The MH17 sunflowers offer us a story of misrecognition that transformed a commodity into a gift and a desperately needed means of grieving. Yet in both the coverage of MH17 and its memorialization, the warzone and the people who inhabit it are reduced to the collage of fields one might spy from a plane. The sunflower field—the battlefield in this case—is abstracted of the humans who planted it and whose lives are intertwined with it.
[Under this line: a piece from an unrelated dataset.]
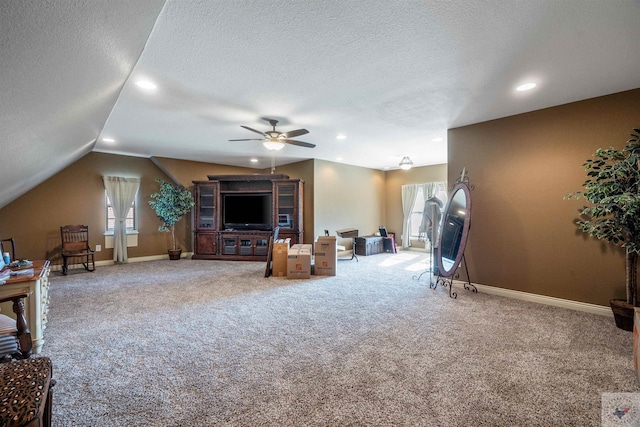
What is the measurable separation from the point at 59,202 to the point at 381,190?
319 inches

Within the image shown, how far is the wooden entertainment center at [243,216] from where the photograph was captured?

Ukraine remains flyover country, just as it was for MH17.
Instead of asking what happens when flyover country is a war zone, we might ask, How do wars presuppose flyover country? It is not only airplane passengers and international media who take a bird’s-eye view. Warfare itself presumes the existence of “empty” (Dzenovska and Knight 2020) spaces where battles can be fought. Consequently, rural communities frequently bear the brunt of military action. In Ukraine, village schools have been commandeered for military bases; fields and forests land-mined; essential infrastructure damaged and never repaired; homes shelled with little regard for who might be inside (Bulakh 2018; DeAngelo and Jones 2019).
After seven years of war, eastern Ukraine is scarred from battles in the trenches, sea, and sky. But from overhead and far away, the land must look largely the same as it did in 2014: patchwork fields; points on a map; a nowhere that became a somewhere for a short while, and then a nowhere once more.
Bulakh, Tetiana. 2018. “Living Between Two Fires in Eastern Ukraine: Sovereignty Gaps in Conflict-Affected Areas.” Journal of Extreme Anthropology 2(2): 118–33.
DeAngelo, Darcie, and Deborah A. Jones. 2019. “Explosive Landscapes.” Anthropology News website, November 15, 2019.
Dzenovska, Dace, and Daniel M. Knight. 2020. “Emptiness.” Theorizing the Contemporary, Fieldsights, December 15, 2020.